Assim, nos termos do disposto no artigo 69º da Lei nº 28/82 e no n.º 1
do artigo 704º do Código de Processo Civil, notifique as partes para se
pronunciarem, querendo.'
Nenhuma das partes se pronunciou, não obstante terem sido ambas
notificadas.
5. Passando à análise do objecto do recurso, tal como vem definido no
respectivo requerimento de interposição, cumpre começar por verificar que, nos
termos e pelas razões constantes do despacho de fls. 593, acabado de
transcrever, o Tribunal Constitucional não pode conhecer da questão colocada
pelos recorrentes relativamente às normas conjugadas dos artigos 119.º, n.º 2,
al. b) e 2.º, n.º 1 do Código Penal com as dos artigos 105.º e 107.º do RGIT.
6. Os recorrentes sustentam que as normas dos artigos 114º, 105º e 107º
do RGIT violam o disposto nos artigos 2º, 13º e 18º, n.º 2 da Constituição por
sancionaram o mesmo facto, simultaneamente, como ilícito criminal e como ilícito
contra-ordenacional, nos termos expostos.
No âmbito de vigência do RJIFNA, o Tribunal Constitucional teve já
oportunidade de se pronunciar sobre a admissibilidade constitucional desta
mesma possibilidade, embora, no caso, sob a perspectiva da alegação de violação
do princípio ne bis in idem, consagrado no n.º 5 do artigo 29º da Constituição
(acórdão n.º 244/99, Diário da República, II série, de, 12 de Julho de 1999).

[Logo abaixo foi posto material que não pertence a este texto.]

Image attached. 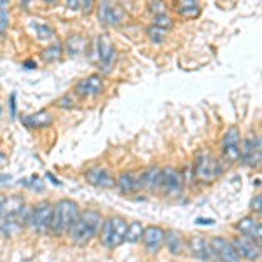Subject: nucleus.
Returning <instances> with one entry per match:
<instances>
[{
	"mask_svg": "<svg viewBox=\"0 0 262 262\" xmlns=\"http://www.w3.org/2000/svg\"><path fill=\"white\" fill-rule=\"evenodd\" d=\"M164 246L169 250L171 255H180L184 252V248H186V239L175 229L164 231Z\"/></svg>",
	"mask_w": 262,
	"mask_h": 262,
	"instance_id": "aec40b11",
	"label": "nucleus"
},
{
	"mask_svg": "<svg viewBox=\"0 0 262 262\" xmlns=\"http://www.w3.org/2000/svg\"><path fill=\"white\" fill-rule=\"evenodd\" d=\"M142 232H143L142 222L133 220L131 224H128L126 236H124V243H138L140 239H142Z\"/></svg>",
	"mask_w": 262,
	"mask_h": 262,
	"instance_id": "b1692460",
	"label": "nucleus"
},
{
	"mask_svg": "<svg viewBox=\"0 0 262 262\" xmlns=\"http://www.w3.org/2000/svg\"><path fill=\"white\" fill-rule=\"evenodd\" d=\"M161 191L168 198H177L184 191V179L177 168H163L161 169Z\"/></svg>",
	"mask_w": 262,
	"mask_h": 262,
	"instance_id": "0eeeda50",
	"label": "nucleus"
},
{
	"mask_svg": "<svg viewBox=\"0 0 262 262\" xmlns=\"http://www.w3.org/2000/svg\"><path fill=\"white\" fill-rule=\"evenodd\" d=\"M117 187L123 194H136L142 191L140 175H135L133 171H123L116 180Z\"/></svg>",
	"mask_w": 262,
	"mask_h": 262,
	"instance_id": "a211bd4d",
	"label": "nucleus"
},
{
	"mask_svg": "<svg viewBox=\"0 0 262 262\" xmlns=\"http://www.w3.org/2000/svg\"><path fill=\"white\" fill-rule=\"evenodd\" d=\"M51 219H53V203L40 201L30 210L27 226H30L37 234H46L51 229Z\"/></svg>",
	"mask_w": 262,
	"mask_h": 262,
	"instance_id": "39448f33",
	"label": "nucleus"
},
{
	"mask_svg": "<svg viewBox=\"0 0 262 262\" xmlns=\"http://www.w3.org/2000/svg\"><path fill=\"white\" fill-rule=\"evenodd\" d=\"M102 213L98 210H86V212H79L75 222L72 224L68 231V236L72 239L73 245H88L91 239L100 232L102 227Z\"/></svg>",
	"mask_w": 262,
	"mask_h": 262,
	"instance_id": "f257e3e1",
	"label": "nucleus"
},
{
	"mask_svg": "<svg viewBox=\"0 0 262 262\" xmlns=\"http://www.w3.org/2000/svg\"><path fill=\"white\" fill-rule=\"evenodd\" d=\"M128 229V222L126 219L116 215V217H109L102 222V227H100V239H102V245L109 250L117 248L119 245L124 243V236H126Z\"/></svg>",
	"mask_w": 262,
	"mask_h": 262,
	"instance_id": "7ed1b4c3",
	"label": "nucleus"
},
{
	"mask_svg": "<svg viewBox=\"0 0 262 262\" xmlns=\"http://www.w3.org/2000/svg\"><path fill=\"white\" fill-rule=\"evenodd\" d=\"M0 232H2L4 236H14L18 234V232L21 231V227H23V224L20 222V220H0Z\"/></svg>",
	"mask_w": 262,
	"mask_h": 262,
	"instance_id": "a878e982",
	"label": "nucleus"
},
{
	"mask_svg": "<svg viewBox=\"0 0 262 262\" xmlns=\"http://www.w3.org/2000/svg\"><path fill=\"white\" fill-rule=\"evenodd\" d=\"M0 114H2V109H0Z\"/></svg>",
	"mask_w": 262,
	"mask_h": 262,
	"instance_id": "79ce46f5",
	"label": "nucleus"
},
{
	"mask_svg": "<svg viewBox=\"0 0 262 262\" xmlns=\"http://www.w3.org/2000/svg\"><path fill=\"white\" fill-rule=\"evenodd\" d=\"M98 56L102 68L109 72L112 65L116 63V47H114L112 40L109 35H100L98 37Z\"/></svg>",
	"mask_w": 262,
	"mask_h": 262,
	"instance_id": "2eb2a0df",
	"label": "nucleus"
},
{
	"mask_svg": "<svg viewBox=\"0 0 262 262\" xmlns=\"http://www.w3.org/2000/svg\"><path fill=\"white\" fill-rule=\"evenodd\" d=\"M208 245L212 257H215L219 262H241L232 243L227 238H224V236H213L208 241Z\"/></svg>",
	"mask_w": 262,
	"mask_h": 262,
	"instance_id": "423d86ee",
	"label": "nucleus"
},
{
	"mask_svg": "<svg viewBox=\"0 0 262 262\" xmlns=\"http://www.w3.org/2000/svg\"><path fill=\"white\" fill-rule=\"evenodd\" d=\"M56 105L61 107V109H73V105H75V100L72 98V95H65V97L58 98Z\"/></svg>",
	"mask_w": 262,
	"mask_h": 262,
	"instance_id": "7c9ffc66",
	"label": "nucleus"
},
{
	"mask_svg": "<svg viewBox=\"0 0 262 262\" xmlns=\"http://www.w3.org/2000/svg\"><path fill=\"white\" fill-rule=\"evenodd\" d=\"M61 54H63V44H53V46L46 47V49L40 53V56H42L44 61H49V63H53V61H58L61 58Z\"/></svg>",
	"mask_w": 262,
	"mask_h": 262,
	"instance_id": "393cba45",
	"label": "nucleus"
},
{
	"mask_svg": "<svg viewBox=\"0 0 262 262\" xmlns=\"http://www.w3.org/2000/svg\"><path fill=\"white\" fill-rule=\"evenodd\" d=\"M35 32L40 40H49L54 37V30L47 25H35Z\"/></svg>",
	"mask_w": 262,
	"mask_h": 262,
	"instance_id": "cd10ccee",
	"label": "nucleus"
},
{
	"mask_svg": "<svg viewBox=\"0 0 262 262\" xmlns=\"http://www.w3.org/2000/svg\"><path fill=\"white\" fill-rule=\"evenodd\" d=\"M21 186H27L28 189H33V191H44V184L39 177H32L30 180H21Z\"/></svg>",
	"mask_w": 262,
	"mask_h": 262,
	"instance_id": "c756f323",
	"label": "nucleus"
},
{
	"mask_svg": "<svg viewBox=\"0 0 262 262\" xmlns=\"http://www.w3.org/2000/svg\"><path fill=\"white\" fill-rule=\"evenodd\" d=\"M166 32H168V30H164V28H161V27H156V25H152V27H149L145 30L147 37H149V40H150V42H154V44H161V42H163V40L166 39Z\"/></svg>",
	"mask_w": 262,
	"mask_h": 262,
	"instance_id": "bb28decb",
	"label": "nucleus"
},
{
	"mask_svg": "<svg viewBox=\"0 0 262 262\" xmlns=\"http://www.w3.org/2000/svg\"><path fill=\"white\" fill-rule=\"evenodd\" d=\"M46 2H47V4H54L56 0H46Z\"/></svg>",
	"mask_w": 262,
	"mask_h": 262,
	"instance_id": "a19ab883",
	"label": "nucleus"
},
{
	"mask_svg": "<svg viewBox=\"0 0 262 262\" xmlns=\"http://www.w3.org/2000/svg\"><path fill=\"white\" fill-rule=\"evenodd\" d=\"M66 6H68V9L77 11L79 9V0H66Z\"/></svg>",
	"mask_w": 262,
	"mask_h": 262,
	"instance_id": "c9c22d12",
	"label": "nucleus"
},
{
	"mask_svg": "<svg viewBox=\"0 0 262 262\" xmlns=\"http://www.w3.org/2000/svg\"><path fill=\"white\" fill-rule=\"evenodd\" d=\"M98 18L103 25L117 27V25L124 23L128 14L121 6H117V4H110L109 0H103V2L98 6Z\"/></svg>",
	"mask_w": 262,
	"mask_h": 262,
	"instance_id": "9d476101",
	"label": "nucleus"
},
{
	"mask_svg": "<svg viewBox=\"0 0 262 262\" xmlns=\"http://www.w3.org/2000/svg\"><path fill=\"white\" fill-rule=\"evenodd\" d=\"M142 241H143V246H145L149 252H152V253L159 252V250L164 246V229L159 226L143 227Z\"/></svg>",
	"mask_w": 262,
	"mask_h": 262,
	"instance_id": "4468645a",
	"label": "nucleus"
},
{
	"mask_svg": "<svg viewBox=\"0 0 262 262\" xmlns=\"http://www.w3.org/2000/svg\"><path fill=\"white\" fill-rule=\"evenodd\" d=\"M11 116H16V95H11Z\"/></svg>",
	"mask_w": 262,
	"mask_h": 262,
	"instance_id": "f704fd0d",
	"label": "nucleus"
},
{
	"mask_svg": "<svg viewBox=\"0 0 262 262\" xmlns=\"http://www.w3.org/2000/svg\"><path fill=\"white\" fill-rule=\"evenodd\" d=\"M140 184H142V191H149V193H157L161 191V168L157 166H150L140 175Z\"/></svg>",
	"mask_w": 262,
	"mask_h": 262,
	"instance_id": "6ab92c4d",
	"label": "nucleus"
},
{
	"mask_svg": "<svg viewBox=\"0 0 262 262\" xmlns=\"http://www.w3.org/2000/svg\"><path fill=\"white\" fill-rule=\"evenodd\" d=\"M25 66L27 68H35V63H25Z\"/></svg>",
	"mask_w": 262,
	"mask_h": 262,
	"instance_id": "ea45409f",
	"label": "nucleus"
},
{
	"mask_svg": "<svg viewBox=\"0 0 262 262\" xmlns=\"http://www.w3.org/2000/svg\"><path fill=\"white\" fill-rule=\"evenodd\" d=\"M231 243L241 260L245 259L250 262H255L260 259V243L253 241V239L246 238V236H236Z\"/></svg>",
	"mask_w": 262,
	"mask_h": 262,
	"instance_id": "9b49d317",
	"label": "nucleus"
},
{
	"mask_svg": "<svg viewBox=\"0 0 262 262\" xmlns=\"http://www.w3.org/2000/svg\"><path fill=\"white\" fill-rule=\"evenodd\" d=\"M196 224H213V220H201V219H198Z\"/></svg>",
	"mask_w": 262,
	"mask_h": 262,
	"instance_id": "58836bf2",
	"label": "nucleus"
},
{
	"mask_svg": "<svg viewBox=\"0 0 262 262\" xmlns=\"http://www.w3.org/2000/svg\"><path fill=\"white\" fill-rule=\"evenodd\" d=\"M175 9L179 14L187 20H194L201 14V7H199L198 0H175Z\"/></svg>",
	"mask_w": 262,
	"mask_h": 262,
	"instance_id": "412c9836",
	"label": "nucleus"
},
{
	"mask_svg": "<svg viewBox=\"0 0 262 262\" xmlns=\"http://www.w3.org/2000/svg\"><path fill=\"white\" fill-rule=\"evenodd\" d=\"M150 11H152V13H156V14L164 13V11H166L164 2H161V0H154V2H150Z\"/></svg>",
	"mask_w": 262,
	"mask_h": 262,
	"instance_id": "473e14b6",
	"label": "nucleus"
},
{
	"mask_svg": "<svg viewBox=\"0 0 262 262\" xmlns=\"http://www.w3.org/2000/svg\"><path fill=\"white\" fill-rule=\"evenodd\" d=\"M6 163H7V156L2 152V150H0V166H2V164H6Z\"/></svg>",
	"mask_w": 262,
	"mask_h": 262,
	"instance_id": "4c0bfd02",
	"label": "nucleus"
},
{
	"mask_svg": "<svg viewBox=\"0 0 262 262\" xmlns=\"http://www.w3.org/2000/svg\"><path fill=\"white\" fill-rule=\"evenodd\" d=\"M6 196H4L2 193H0V220H2V213H4V205H6Z\"/></svg>",
	"mask_w": 262,
	"mask_h": 262,
	"instance_id": "e433bc0d",
	"label": "nucleus"
},
{
	"mask_svg": "<svg viewBox=\"0 0 262 262\" xmlns=\"http://www.w3.org/2000/svg\"><path fill=\"white\" fill-rule=\"evenodd\" d=\"M79 7L82 9L84 14H90L95 7V0H79Z\"/></svg>",
	"mask_w": 262,
	"mask_h": 262,
	"instance_id": "2f4dec72",
	"label": "nucleus"
},
{
	"mask_svg": "<svg viewBox=\"0 0 262 262\" xmlns=\"http://www.w3.org/2000/svg\"><path fill=\"white\" fill-rule=\"evenodd\" d=\"M234 229L238 231L241 236H246V238L253 239V241H257V243L262 241V226H260V220L255 219L253 215L245 217V219H241L239 222H236Z\"/></svg>",
	"mask_w": 262,
	"mask_h": 262,
	"instance_id": "dca6fc26",
	"label": "nucleus"
},
{
	"mask_svg": "<svg viewBox=\"0 0 262 262\" xmlns=\"http://www.w3.org/2000/svg\"><path fill=\"white\" fill-rule=\"evenodd\" d=\"M154 25L164 28V30H168V28L173 27V21L166 13H161V14H156V16H154Z\"/></svg>",
	"mask_w": 262,
	"mask_h": 262,
	"instance_id": "c85d7f7f",
	"label": "nucleus"
},
{
	"mask_svg": "<svg viewBox=\"0 0 262 262\" xmlns=\"http://www.w3.org/2000/svg\"><path fill=\"white\" fill-rule=\"evenodd\" d=\"M220 171L222 169L219 166V161L215 159V156L212 152L203 150V152L198 154L196 166H194V177H196V180H199L201 184H212L220 175Z\"/></svg>",
	"mask_w": 262,
	"mask_h": 262,
	"instance_id": "20e7f679",
	"label": "nucleus"
},
{
	"mask_svg": "<svg viewBox=\"0 0 262 262\" xmlns=\"http://www.w3.org/2000/svg\"><path fill=\"white\" fill-rule=\"evenodd\" d=\"M222 156L227 163H236L241 156V136L236 126L229 128L222 138Z\"/></svg>",
	"mask_w": 262,
	"mask_h": 262,
	"instance_id": "1a4fd4ad",
	"label": "nucleus"
},
{
	"mask_svg": "<svg viewBox=\"0 0 262 262\" xmlns=\"http://www.w3.org/2000/svg\"><path fill=\"white\" fill-rule=\"evenodd\" d=\"M103 88H105V82L100 75H90L86 79H80L79 82L75 84L73 91H75L77 97L80 98H93L98 97L100 93H103Z\"/></svg>",
	"mask_w": 262,
	"mask_h": 262,
	"instance_id": "f8f14e48",
	"label": "nucleus"
},
{
	"mask_svg": "<svg viewBox=\"0 0 262 262\" xmlns=\"http://www.w3.org/2000/svg\"><path fill=\"white\" fill-rule=\"evenodd\" d=\"M260 157H262V147H260V135L257 136H248L243 140L241 145V156L239 159L243 164L250 166V168H259L260 166Z\"/></svg>",
	"mask_w": 262,
	"mask_h": 262,
	"instance_id": "6e6552de",
	"label": "nucleus"
},
{
	"mask_svg": "<svg viewBox=\"0 0 262 262\" xmlns=\"http://www.w3.org/2000/svg\"><path fill=\"white\" fill-rule=\"evenodd\" d=\"M84 179L88 180V184H91L93 187H100V189H112V187H116V179L110 175L109 169L102 168V166L90 168L84 173Z\"/></svg>",
	"mask_w": 262,
	"mask_h": 262,
	"instance_id": "ddd939ff",
	"label": "nucleus"
},
{
	"mask_svg": "<svg viewBox=\"0 0 262 262\" xmlns=\"http://www.w3.org/2000/svg\"><path fill=\"white\" fill-rule=\"evenodd\" d=\"M63 49L70 54V56H79V54H82L84 51H86V39H84L82 35L68 37V40L65 42Z\"/></svg>",
	"mask_w": 262,
	"mask_h": 262,
	"instance_id": "5701e85b",
	"label": "nucleus"
},
{
	"mask_svg": "<svg viewBox=\"0 0 262 262\" xmlns=\"http://www.w3.org/2000/svg\"><path fill=\"white\" fill-rule=\"evenodd\" d=\"M252 210L257 213V215H260V194H257V196L253 198V201H252Z\"/></svg>",
	"mask_w": 262,
	"mask_h": 262,
	"instance_id": "72a5a7b5",
	"label": "nucleus"
},
{
	"mask_svg": "<svg viewBox=\"0 0 262 262\" xmlns=\"http://www.w3.org/2000/svg\"><path fill=\"white\" fill-rule=\"evenodd\" d=\"M53 123V116H51L47 110H40V112H35L32 116H25L23 117V124L28 128H46V126H51Z\"/></svg>",
	"mask_w": 262,
	"mask_h": 262,
	"instance_id": "4be33fe9",
	"label": "nucleus"
},
{
	"mask_svg": "<svg viewBox=\"0 0 262 262\" xmlns=\"http://www.w3.org/2000/svg\"><path fill=\"white\" fill-rule=\"evenodd\" d=\"M187 246H189V252L193 253V257L196 260L201 262H208L212 260V252H210V245L203 236H193V238L187 241Z\"/></svg>",
	"mask_w": 262,
	"mask_h": 262,
	"instance_id": "f3484780",
	"label": "nucleus"
},
{
	"mask_svg": "<svg viewBox=\"0 0 262 262\" xmlns=\"http://www.w3.org/2000/svg\"><path fill=\"white\" fill-rule=\"evenodd\" d=\"M79 205L70 199H61L56 205H53V219H51V232L54 236L68 234L72 224L75 222L79 215Z\"/></svg>",
	"mask_w": 262,
	"mask_h": 262,
	"instance_id": "f03ea898",
	"label": "nucleus"
}]
</instances>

Tratava-se, então, da apreciação da norma constante do artigo 14º do RJIFNA,
cujo texto – “Se o mesmo facto constituir simultaneamente crime e
contra-ordenação previstos neste Regime Jurídico, será o agente punido apenas
pelo crime' – corresponde ao que hoje consta do n.º 3 do artigo 2º do RGIT ('Se
o mesmo facto constituir simultaneamente crime e contra-ordenação, o agente será
punido a título de crime, sem prejuízo da aplicação das sanções acessórias
previstas para a contra-ordenação').
O Tribunal considerou, então, que tal norma do artigo 14º do RJIFNA havia sido
implicitamente aplicada com o 'sentido de permitir a cumulação da punição a
título de crime e a título de contra-ordenação, pelas normas do RJIFNA, pelos
mesmos factos', e que, a ser esse o seu sentido, seria efectivamente violado o
referido princípio, princípio que, afirmou-se, 'pode ter aplicação, por
analogia, em hipóteses de concurso de crimes e contra-ordenações, quando os bens
jurídicos tutelados pelas respectivas normas sejam idênticos'. E disse-se ainda
que 'no fundo, é o reconhecimento de que estão em causa os mesmos bens jurídicos
nas infracções correspondentes a factos que, pelo mesmo diploma, o RJIFNA,
'constituem simultaneamente crime e contra-ordenação' que justifica o artigo
14º, e não qualquer desvio às regras de concurso de crimes (…)'.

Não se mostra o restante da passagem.